The CosmoFlow network is primarily a series of 3D convolutions and MaxPool layers. For both the time-to-train and throughput benchmark runs, the individual kernels were slower than their maximum theoretical speed. Several low-level optimizations were made to the kernels to increase their performance in the forward and backward passes. In the time-to-train configuration, Cosmoflow ran on 512 GPUs with a global batch size of 512, local batch size of one. Kernel optimizations also improved the time to train by a few percentage points.

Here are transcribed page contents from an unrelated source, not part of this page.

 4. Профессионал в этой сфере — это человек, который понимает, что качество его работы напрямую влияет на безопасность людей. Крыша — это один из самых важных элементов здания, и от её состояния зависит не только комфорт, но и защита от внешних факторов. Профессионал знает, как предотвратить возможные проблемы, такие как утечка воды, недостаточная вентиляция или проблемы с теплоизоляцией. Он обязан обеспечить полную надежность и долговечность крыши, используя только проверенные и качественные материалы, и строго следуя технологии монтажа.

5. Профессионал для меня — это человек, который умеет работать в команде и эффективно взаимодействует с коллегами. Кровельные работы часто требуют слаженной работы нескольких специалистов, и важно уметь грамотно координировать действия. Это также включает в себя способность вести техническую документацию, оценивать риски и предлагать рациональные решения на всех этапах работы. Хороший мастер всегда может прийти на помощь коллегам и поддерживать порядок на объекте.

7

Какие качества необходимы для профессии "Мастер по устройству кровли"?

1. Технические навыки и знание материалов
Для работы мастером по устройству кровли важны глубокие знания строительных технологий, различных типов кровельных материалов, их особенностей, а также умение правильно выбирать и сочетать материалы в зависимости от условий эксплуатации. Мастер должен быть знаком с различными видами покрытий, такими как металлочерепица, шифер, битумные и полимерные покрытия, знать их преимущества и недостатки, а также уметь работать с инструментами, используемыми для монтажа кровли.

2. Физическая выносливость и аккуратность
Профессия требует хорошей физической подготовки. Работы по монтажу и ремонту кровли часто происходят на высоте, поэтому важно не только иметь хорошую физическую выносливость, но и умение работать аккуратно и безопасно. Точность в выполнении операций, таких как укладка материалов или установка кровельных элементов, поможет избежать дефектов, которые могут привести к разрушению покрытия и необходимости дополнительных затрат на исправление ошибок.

MLPerf Training v3.1 and HPC v3.0 takeaways

The NVIDIA platform, powered by NVIDIA H100 GPUs and Quantum-2 InfiniBand, yet again raised the bar for AI training. From powering two LLM submissions at an unprecedented scale of 10,752 H100 GPUs, to unmatched performance on the newly added text-to-image test, to continued performance boosts for classic MLPerf workloads, the NVIDIA platform continues to demonstrate the highest performance and the greatest versatility for the most demanding AI training challenges.

Additionally, the NVIDIA platform demonstrated how it is accelerating the convergence of HPC and AI with the latest MLPerf HPC results, with the H100 GPU enabling substantial speedups compared to prior NVIDIA submissions using the A100 GPU. In addition to delivering the highest performance across all MLPerf HPC workloads and scenarios, only the NVIDIA platform ran every test, demonstrating remarkable versatility.

In addition to exceptional performance and versatility, the NVIDIA platform is broadly available from both cloud service providers and system makers worldwide. All software used for NVIDIA MLPerf submissions is available from the MLPerf repository, enabling users to reproduce results. All NVIDIA AI software used to achieve these results is also available in the enterprise-grade software suite, NVIDIA AI Enterprise.